WORK TO DO:
Return only this: the line with "What is the measured separation" and all the lines that follow it below, through the final one, exactly as they are.

## begin DATASET ENTRIES

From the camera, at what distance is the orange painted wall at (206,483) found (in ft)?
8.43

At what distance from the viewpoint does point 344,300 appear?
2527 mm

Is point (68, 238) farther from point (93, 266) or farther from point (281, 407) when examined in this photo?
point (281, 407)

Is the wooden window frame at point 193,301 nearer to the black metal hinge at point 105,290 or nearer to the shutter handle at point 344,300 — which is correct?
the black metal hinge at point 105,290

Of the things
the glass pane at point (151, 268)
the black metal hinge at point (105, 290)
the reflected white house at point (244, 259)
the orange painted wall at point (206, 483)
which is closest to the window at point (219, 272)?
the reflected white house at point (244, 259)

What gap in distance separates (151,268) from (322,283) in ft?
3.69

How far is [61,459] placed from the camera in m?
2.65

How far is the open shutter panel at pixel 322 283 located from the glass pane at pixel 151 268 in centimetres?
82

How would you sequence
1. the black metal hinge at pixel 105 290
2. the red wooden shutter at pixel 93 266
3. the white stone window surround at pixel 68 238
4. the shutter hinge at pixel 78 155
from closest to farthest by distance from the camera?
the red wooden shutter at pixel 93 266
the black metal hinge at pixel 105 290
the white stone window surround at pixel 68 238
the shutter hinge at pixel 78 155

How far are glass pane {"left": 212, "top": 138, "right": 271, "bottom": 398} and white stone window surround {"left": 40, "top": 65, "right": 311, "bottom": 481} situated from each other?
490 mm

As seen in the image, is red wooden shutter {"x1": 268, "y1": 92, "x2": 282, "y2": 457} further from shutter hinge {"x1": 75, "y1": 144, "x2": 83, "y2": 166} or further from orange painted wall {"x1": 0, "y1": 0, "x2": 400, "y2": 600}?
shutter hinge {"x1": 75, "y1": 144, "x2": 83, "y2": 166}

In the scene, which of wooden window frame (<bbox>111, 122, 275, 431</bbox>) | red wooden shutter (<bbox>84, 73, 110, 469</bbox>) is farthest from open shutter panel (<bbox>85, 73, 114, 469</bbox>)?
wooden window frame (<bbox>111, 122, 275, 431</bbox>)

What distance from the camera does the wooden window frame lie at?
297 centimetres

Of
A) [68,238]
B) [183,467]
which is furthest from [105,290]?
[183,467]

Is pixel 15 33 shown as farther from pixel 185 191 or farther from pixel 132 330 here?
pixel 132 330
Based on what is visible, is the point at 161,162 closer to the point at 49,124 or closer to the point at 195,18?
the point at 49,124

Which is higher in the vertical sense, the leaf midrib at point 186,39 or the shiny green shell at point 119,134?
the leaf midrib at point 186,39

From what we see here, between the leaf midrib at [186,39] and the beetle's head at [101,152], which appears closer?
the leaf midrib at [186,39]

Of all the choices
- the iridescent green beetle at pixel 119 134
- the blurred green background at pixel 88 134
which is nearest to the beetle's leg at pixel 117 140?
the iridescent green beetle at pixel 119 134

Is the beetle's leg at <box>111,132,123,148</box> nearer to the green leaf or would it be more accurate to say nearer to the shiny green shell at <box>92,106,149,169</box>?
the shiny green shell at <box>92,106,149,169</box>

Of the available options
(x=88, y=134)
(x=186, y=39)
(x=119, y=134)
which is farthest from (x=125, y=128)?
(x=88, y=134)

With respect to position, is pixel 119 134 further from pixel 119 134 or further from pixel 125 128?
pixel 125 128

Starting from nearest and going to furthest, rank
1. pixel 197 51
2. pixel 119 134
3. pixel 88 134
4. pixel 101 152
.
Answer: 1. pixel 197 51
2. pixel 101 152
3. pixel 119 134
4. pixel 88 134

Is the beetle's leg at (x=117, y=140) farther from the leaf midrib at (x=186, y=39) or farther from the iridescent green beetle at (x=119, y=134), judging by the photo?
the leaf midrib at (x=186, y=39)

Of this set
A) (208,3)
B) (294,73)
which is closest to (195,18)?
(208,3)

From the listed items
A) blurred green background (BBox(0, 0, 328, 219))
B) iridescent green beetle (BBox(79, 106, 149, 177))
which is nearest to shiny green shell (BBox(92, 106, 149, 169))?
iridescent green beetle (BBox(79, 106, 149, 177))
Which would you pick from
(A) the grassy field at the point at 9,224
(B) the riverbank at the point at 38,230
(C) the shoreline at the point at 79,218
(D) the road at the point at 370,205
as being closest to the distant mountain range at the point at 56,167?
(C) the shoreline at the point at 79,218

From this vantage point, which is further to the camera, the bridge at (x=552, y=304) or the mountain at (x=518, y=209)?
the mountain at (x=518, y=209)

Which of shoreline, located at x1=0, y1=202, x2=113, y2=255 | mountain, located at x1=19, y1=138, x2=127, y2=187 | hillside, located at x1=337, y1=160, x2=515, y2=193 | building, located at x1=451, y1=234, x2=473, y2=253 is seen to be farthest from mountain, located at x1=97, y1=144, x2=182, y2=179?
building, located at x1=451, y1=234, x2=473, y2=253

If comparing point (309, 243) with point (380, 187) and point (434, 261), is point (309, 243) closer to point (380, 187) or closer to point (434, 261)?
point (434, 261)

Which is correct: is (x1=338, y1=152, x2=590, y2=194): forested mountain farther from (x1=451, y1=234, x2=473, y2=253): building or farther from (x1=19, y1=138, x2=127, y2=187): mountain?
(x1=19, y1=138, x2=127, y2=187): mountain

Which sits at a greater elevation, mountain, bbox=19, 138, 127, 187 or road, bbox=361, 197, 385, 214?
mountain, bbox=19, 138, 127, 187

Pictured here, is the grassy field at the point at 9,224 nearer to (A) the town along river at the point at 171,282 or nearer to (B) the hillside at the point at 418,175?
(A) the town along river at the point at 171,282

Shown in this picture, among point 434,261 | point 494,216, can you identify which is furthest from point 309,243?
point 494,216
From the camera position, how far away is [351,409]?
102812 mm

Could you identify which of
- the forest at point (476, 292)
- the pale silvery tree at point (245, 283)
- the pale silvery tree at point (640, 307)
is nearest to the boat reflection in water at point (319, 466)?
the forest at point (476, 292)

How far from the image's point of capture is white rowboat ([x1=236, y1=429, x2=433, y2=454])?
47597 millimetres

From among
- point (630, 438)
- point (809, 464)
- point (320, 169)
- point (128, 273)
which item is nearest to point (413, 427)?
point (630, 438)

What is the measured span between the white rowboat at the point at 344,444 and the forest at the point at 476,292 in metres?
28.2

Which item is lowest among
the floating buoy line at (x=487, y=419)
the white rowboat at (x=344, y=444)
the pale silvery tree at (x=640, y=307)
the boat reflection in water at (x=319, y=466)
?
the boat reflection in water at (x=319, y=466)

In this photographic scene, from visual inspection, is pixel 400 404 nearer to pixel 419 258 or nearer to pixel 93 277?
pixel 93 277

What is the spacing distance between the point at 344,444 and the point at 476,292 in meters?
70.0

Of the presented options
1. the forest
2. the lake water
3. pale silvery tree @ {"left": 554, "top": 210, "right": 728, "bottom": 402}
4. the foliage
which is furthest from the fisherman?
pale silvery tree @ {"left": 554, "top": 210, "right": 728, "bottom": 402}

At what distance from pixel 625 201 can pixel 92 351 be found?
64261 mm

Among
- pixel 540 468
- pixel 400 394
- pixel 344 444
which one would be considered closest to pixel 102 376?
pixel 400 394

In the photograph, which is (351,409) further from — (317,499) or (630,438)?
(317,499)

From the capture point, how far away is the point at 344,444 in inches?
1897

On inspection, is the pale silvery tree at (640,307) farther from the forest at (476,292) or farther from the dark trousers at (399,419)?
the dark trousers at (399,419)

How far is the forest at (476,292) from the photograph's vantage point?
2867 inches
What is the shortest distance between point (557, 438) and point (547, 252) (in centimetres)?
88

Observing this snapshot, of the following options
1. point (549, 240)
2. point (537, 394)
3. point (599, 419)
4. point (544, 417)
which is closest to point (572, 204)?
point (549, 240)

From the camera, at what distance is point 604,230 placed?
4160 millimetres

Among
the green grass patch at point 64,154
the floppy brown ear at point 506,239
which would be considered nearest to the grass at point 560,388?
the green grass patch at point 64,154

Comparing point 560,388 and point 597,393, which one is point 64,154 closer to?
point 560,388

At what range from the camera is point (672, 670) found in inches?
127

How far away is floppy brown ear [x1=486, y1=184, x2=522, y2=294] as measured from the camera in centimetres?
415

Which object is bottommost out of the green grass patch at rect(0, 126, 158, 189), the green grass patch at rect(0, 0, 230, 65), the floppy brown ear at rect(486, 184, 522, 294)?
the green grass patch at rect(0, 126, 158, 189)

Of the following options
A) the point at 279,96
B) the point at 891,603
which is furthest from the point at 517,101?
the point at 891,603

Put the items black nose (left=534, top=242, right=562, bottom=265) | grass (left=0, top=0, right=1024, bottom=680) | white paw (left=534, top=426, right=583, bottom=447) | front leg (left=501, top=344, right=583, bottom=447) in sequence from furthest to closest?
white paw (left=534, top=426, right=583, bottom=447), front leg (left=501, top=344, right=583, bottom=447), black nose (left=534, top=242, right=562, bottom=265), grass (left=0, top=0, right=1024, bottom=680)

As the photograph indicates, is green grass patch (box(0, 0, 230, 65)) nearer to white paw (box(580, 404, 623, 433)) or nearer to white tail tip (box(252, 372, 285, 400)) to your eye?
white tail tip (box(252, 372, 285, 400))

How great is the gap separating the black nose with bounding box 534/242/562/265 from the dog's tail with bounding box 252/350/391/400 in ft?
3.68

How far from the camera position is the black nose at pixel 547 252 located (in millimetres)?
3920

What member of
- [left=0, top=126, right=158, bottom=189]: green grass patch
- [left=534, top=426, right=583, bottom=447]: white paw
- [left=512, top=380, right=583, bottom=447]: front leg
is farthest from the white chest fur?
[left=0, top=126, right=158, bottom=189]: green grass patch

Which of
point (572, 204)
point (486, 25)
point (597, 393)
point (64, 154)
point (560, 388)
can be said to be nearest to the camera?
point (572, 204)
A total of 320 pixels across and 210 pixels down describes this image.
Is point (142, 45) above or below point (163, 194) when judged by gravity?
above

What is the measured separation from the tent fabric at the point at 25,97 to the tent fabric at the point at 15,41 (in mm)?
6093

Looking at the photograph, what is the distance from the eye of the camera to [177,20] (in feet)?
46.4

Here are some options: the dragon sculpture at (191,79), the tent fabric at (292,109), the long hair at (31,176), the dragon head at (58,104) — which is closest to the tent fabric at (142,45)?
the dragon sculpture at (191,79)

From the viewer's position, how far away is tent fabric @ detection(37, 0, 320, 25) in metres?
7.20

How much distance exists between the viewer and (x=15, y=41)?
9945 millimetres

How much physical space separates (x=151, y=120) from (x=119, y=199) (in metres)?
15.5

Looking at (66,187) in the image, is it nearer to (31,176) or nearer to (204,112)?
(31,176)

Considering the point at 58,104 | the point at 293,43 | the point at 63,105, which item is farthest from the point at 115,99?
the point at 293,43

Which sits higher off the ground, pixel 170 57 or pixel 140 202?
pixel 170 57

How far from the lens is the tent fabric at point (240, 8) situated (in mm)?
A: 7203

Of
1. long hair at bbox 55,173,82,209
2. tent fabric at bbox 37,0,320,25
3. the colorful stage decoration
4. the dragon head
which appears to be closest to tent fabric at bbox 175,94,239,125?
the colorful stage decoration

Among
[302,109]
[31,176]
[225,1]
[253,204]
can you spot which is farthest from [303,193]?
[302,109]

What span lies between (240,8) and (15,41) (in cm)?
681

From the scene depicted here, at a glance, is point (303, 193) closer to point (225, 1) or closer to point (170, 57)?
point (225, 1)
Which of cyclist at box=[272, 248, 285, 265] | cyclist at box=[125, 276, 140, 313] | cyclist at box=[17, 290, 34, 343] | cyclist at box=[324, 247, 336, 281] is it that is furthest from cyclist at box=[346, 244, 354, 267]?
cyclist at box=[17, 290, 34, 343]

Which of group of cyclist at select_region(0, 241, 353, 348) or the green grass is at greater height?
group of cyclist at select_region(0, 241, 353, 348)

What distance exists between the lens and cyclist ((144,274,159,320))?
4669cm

## end DATASET ENTRIES

FINISHED ANSWER:
What is the measured separation from the tent fabric at the point at 25,97 to the tent fabric at the point at 15,41 (in mm)?
6093

Looking at the photograph, what is the distance from the eye of the camera to [177,20] (in feet)?
46.4

Here are some options: the dragon sculpture at (191,79), the tent fabric at (292,109), the long hair at (31,176), the dragon head at (58,104) — which is closest to the tent fabric at (142,45)?
the dragon sculpture at (191,79)

From the viewer's position, how far away is tent fabric @ detection(37, 0, 320, 25) in metres?
7.20

How much distance exists between the viewer and (x=15, y=41)?
9945 millimetres

How much physical space separates (x=151, y=120) from (x=119, y=199) (in metres)?
15.5

Looking at (66,187) in the image, is it nearer to (31,176) or nearer to (204,112)?
(31,176)

Considering the point at 58,104 | the point at 293,43 | the point at 63,105, which item is farthest from the point at 115,99?
the point at 293,43

Which sits higher off the ground, pixel 170 57 or pixel 140 202?
pixel 170 57

How far from the lens is the tent fabric at point (240, 8) situated (in mm)?
A: 7203

Of
1. long hair at bbox 55,173,82,209
2. tent fabric at bbox 37,0,320,25
3. the colorful stage decoration
4. the dragon head
which appears to be closest to tent fabric at bbox 175,94,239,125?
the colorful stage decoration

Among
[302,109]
[31,176]
[225,1]
[253,204]
can you spot which is farthest from [303,193]?
[302,109]

What span lies between (240,8) and (15,41) (in cm)?
681

From the scene depicted here, at a glance, is point (303, 193) closer to point (225, 1) or closer to point (170, 57)?
point (225, 1)
Which of cyclist at box=[272, 248, 285, 265] | cyclist at box=[125, 276, 140, 313] | cyclist at box=[17, 290, 34, 343] | cyclist at box=[324, 247, 336, 281] is it that is furthest from cyclist at box=[346, 244, 354, 267]?
cyclist at box=[17, 290, 34, 343]

Which of group of cyclist at select_region(0, 241, 353, 348) or the green grass is at greater height?
group of cyclist at select_region(0, 241, 353, 348)

What distance exists between the lens and cyclist ((144,274,159,320))?
4669cm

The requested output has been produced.